The time when the present story occurred was hundreds of years ago, in the year 1039, before William the Conqueror had come to Britain, and when England and Scotland were entirely separate kingdoms.

The throne of Scotland was then occupied by a King called Duncan. The country at all times was much at the mercy of Northern invaders, and just at that period it was suffering from the inroads of the Norwegian hosts, who, secretly aided by the traitor Thane of Cawdor, had obtained a footing in the eastern county of Fife. But their brief victory was changed to defeat by the valour of the Scotch Generals, Macbeth and Banquo. Sweyn, King of Norway, was forced to sue for a truce, and had even to pay a fine of ten thousand dollars to obtain leave to bury his men who had fallen in the fight.

News was brought to King Duncan of the victory that had been gained by the valour of Macbeth, and, pronouncing the doom of instant death on the traitor Thane of Cawdor, he ordered that his title should be bestowed as a reward on Macbeth.

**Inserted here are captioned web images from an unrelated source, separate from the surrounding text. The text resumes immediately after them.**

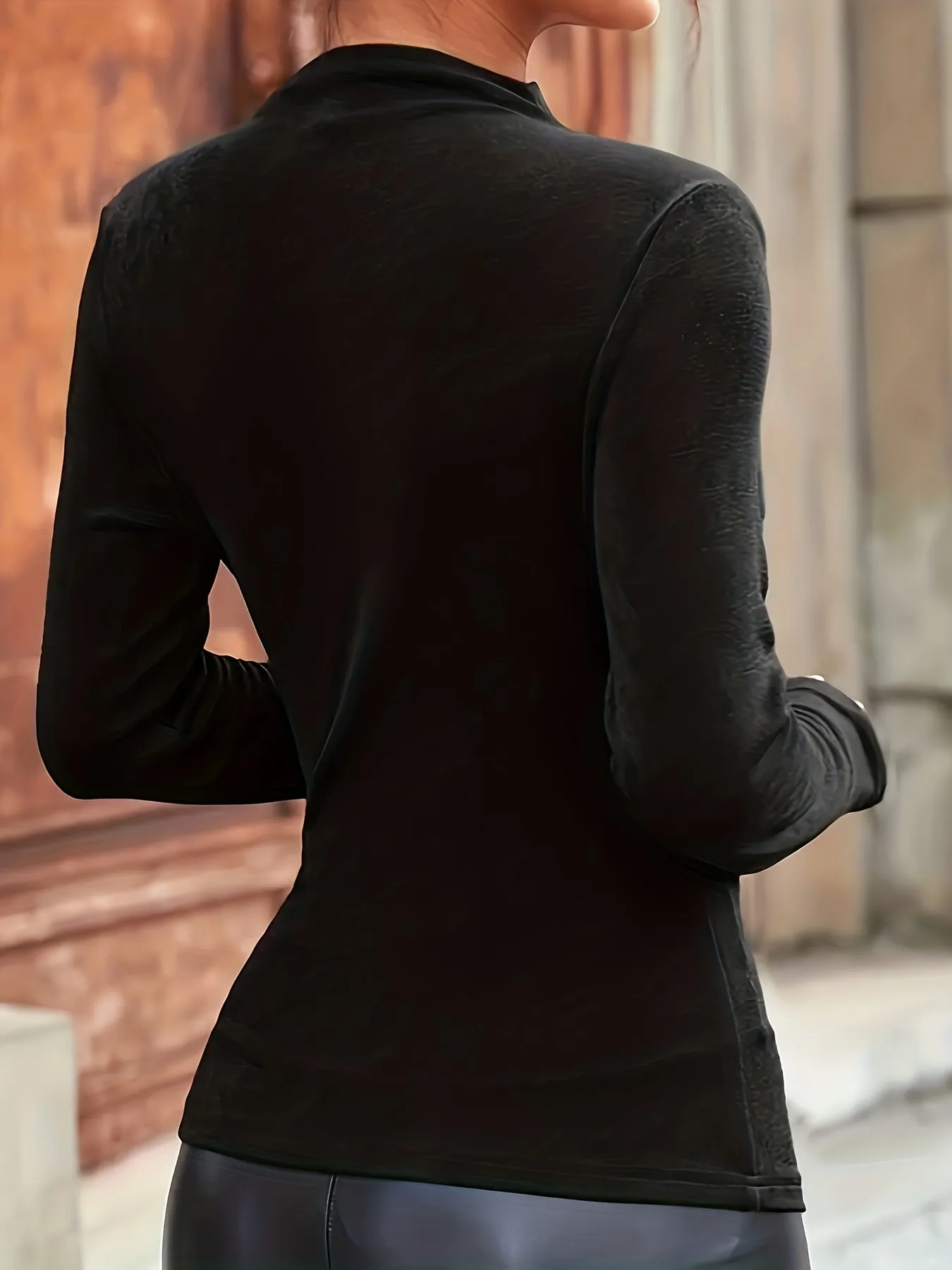 Ruched Mock Neck Long Sleeve Top for Women | Elijah sold by Elvoria London product image thumbnail 2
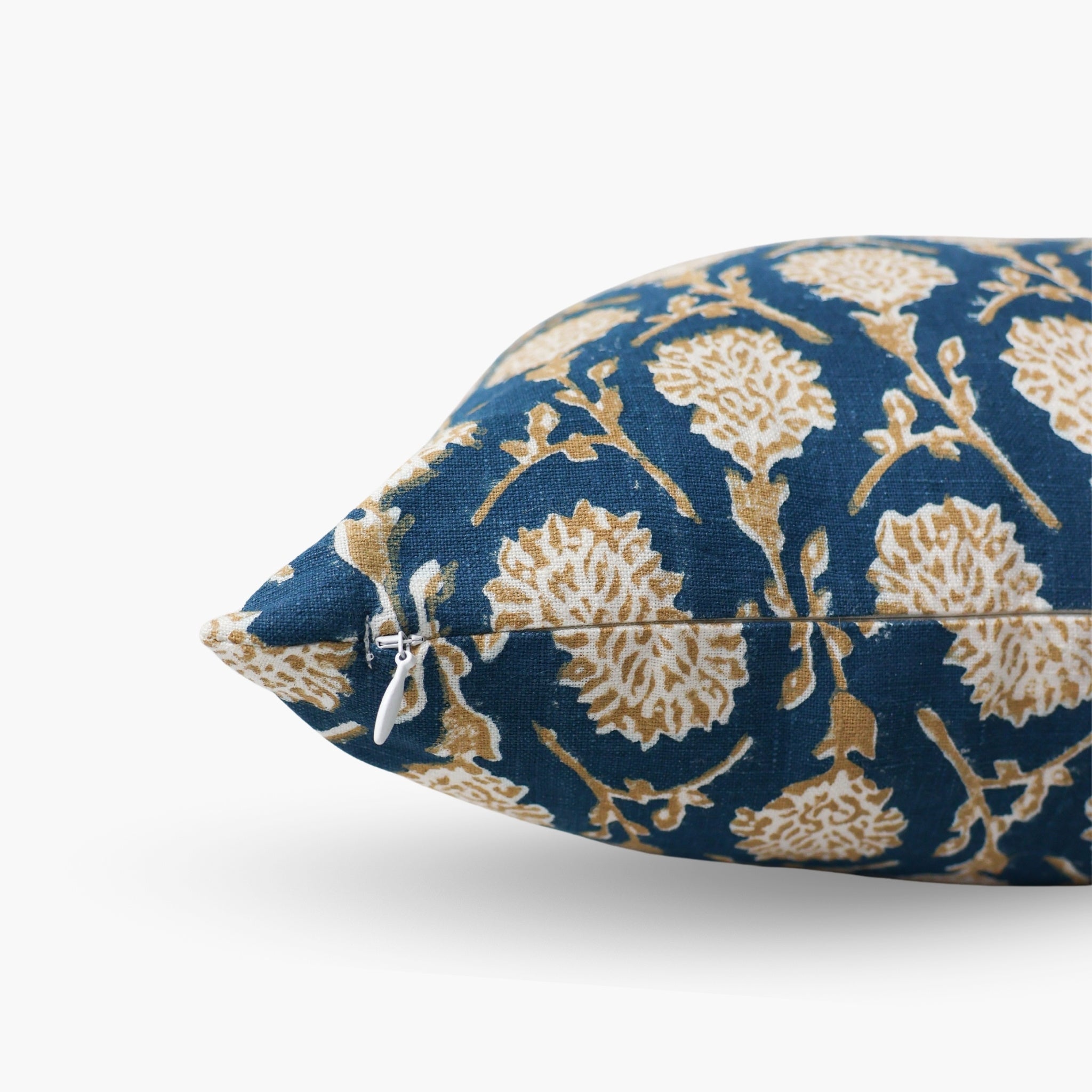 Nikhar Pure Linen Throw Pillow Cover – Ink Blue-zoom-4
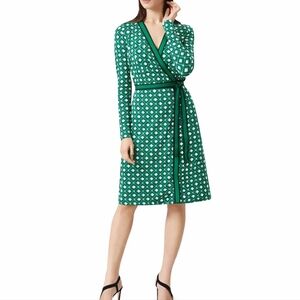 Hobbs London Jasmine Wrap Dress Green Geometric Print Belted Work Office US 8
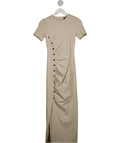 Karen Millen Cream Ruched Button Detail Pencil Midi Dress UK XS - Reliked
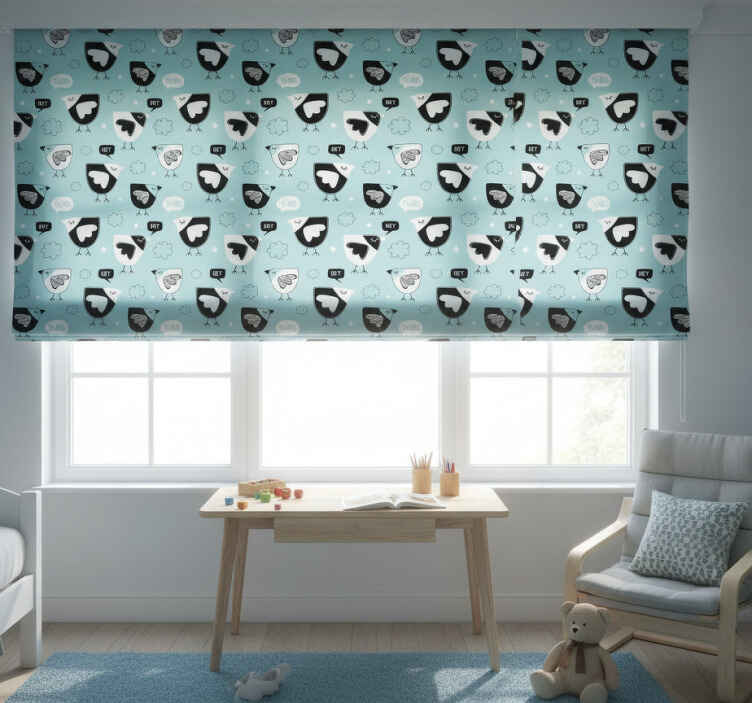 Rollo fenster kinderzimmer hühnerdesign schwarz - TenStickers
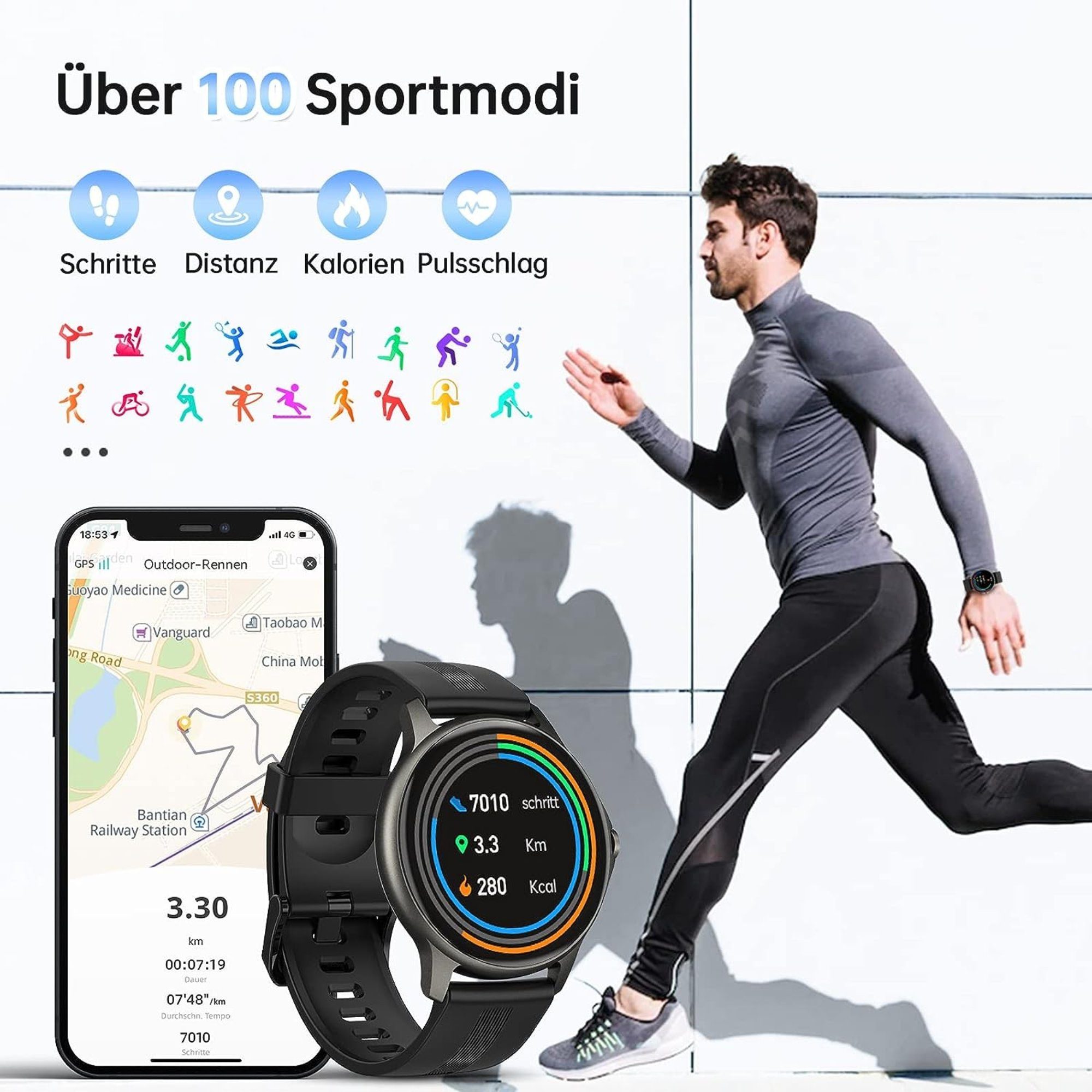 Manike ZL50 Elegant Blutdruckmonitor Herzfrequenzmessung Bluetooth Call Smartwatch (4,3 cm/1,69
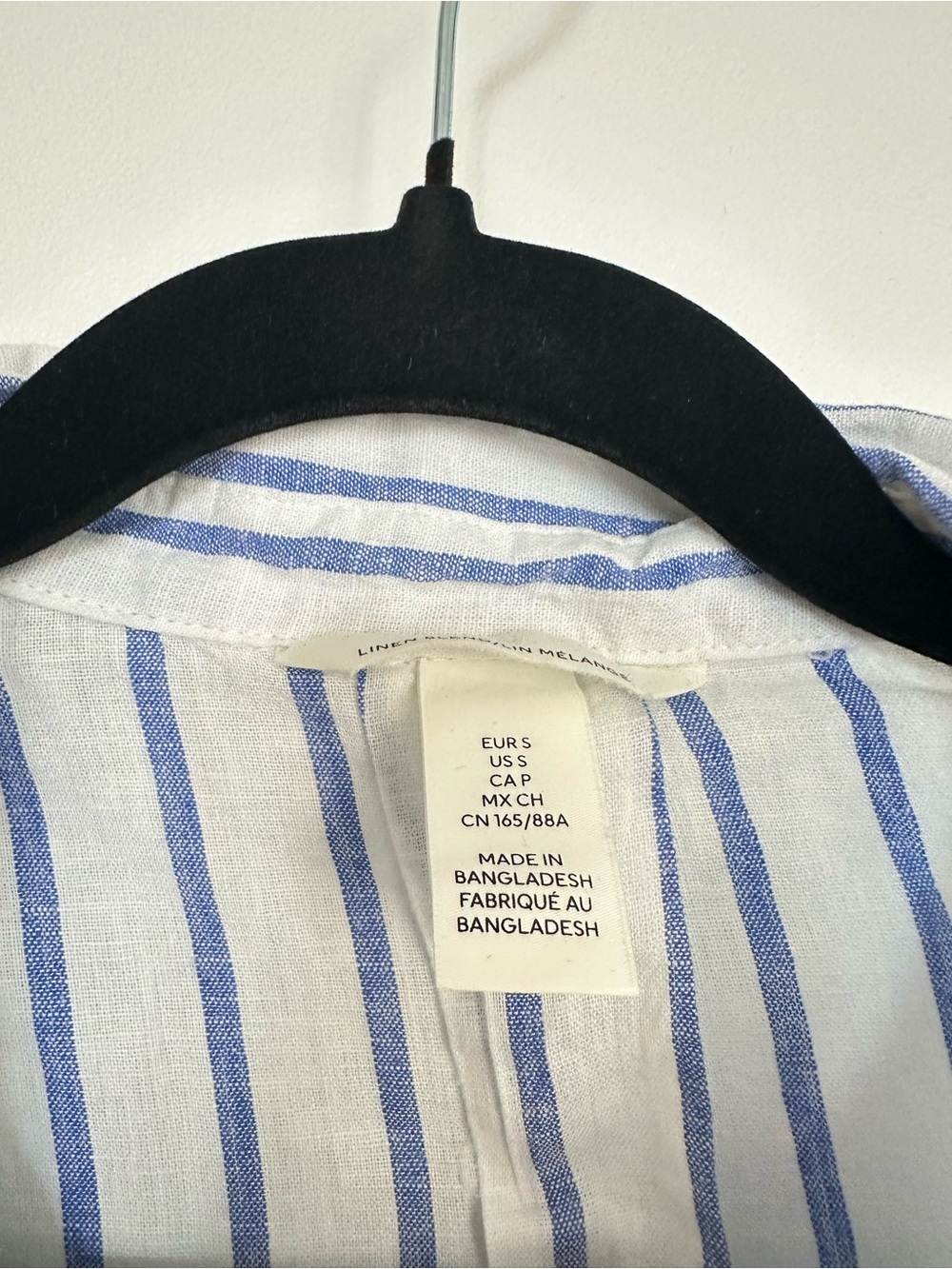 H&M Linen Blend Striped Button-Up Shirt Size Small - Picture 2 of 2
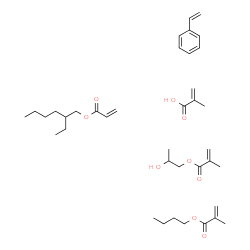 ChemSpider 2D Image | butyl 2-methylprop-2-enoate; 2-ethylhexyl prop-2-enoate; 2-hydroxypropyl 2-methylprop-2-enoate; 2-methylprop-2-enoic acid; styrene | C38H60O9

It was a wild night, on a desolate heath near Forres. The setting sun, low down on the horizon, cast a blood-red glow over the withered bracken and a group of blasted fir-trees. The thunder rolled overhead, the wind howled in long moaning gusts, the lightning flashed in jagged streaks. But to the three strange figures that approached from different quarters, and met in the centre of this lonely heath, such wild weather was of no import, or, rather, it suited well with their grim and sinister mood. Children of the night, their deeds were those of darkness. The wholesome sunlight and the breath of day made them shrink and cower in secret lurking-places, but when midnight veiled the sky they stole out to their unholy revels, or on the wings of the tempest they rode forth, bringing death or disaster to all who crossed their track.

“Where hast thou been, sister?” asked the first witch.

And the second replied: “Killing swine.”

“Sister, where thou?” asked the third witch.

“A sailor’s wife had chestnuts in her lap, and munched, and munched, and munched,” said the first witch. “‘Give me,’ quoth I. ‘Aroint thee, witch!’ the pampered creature cried. Her husband’s to Aleppo gone, master of the Tiger; but in a sieve I’ll thither sail, and, like a rat without a tail, I’ll do, I’ll do, and I’ll do,” ended the witch spitefully.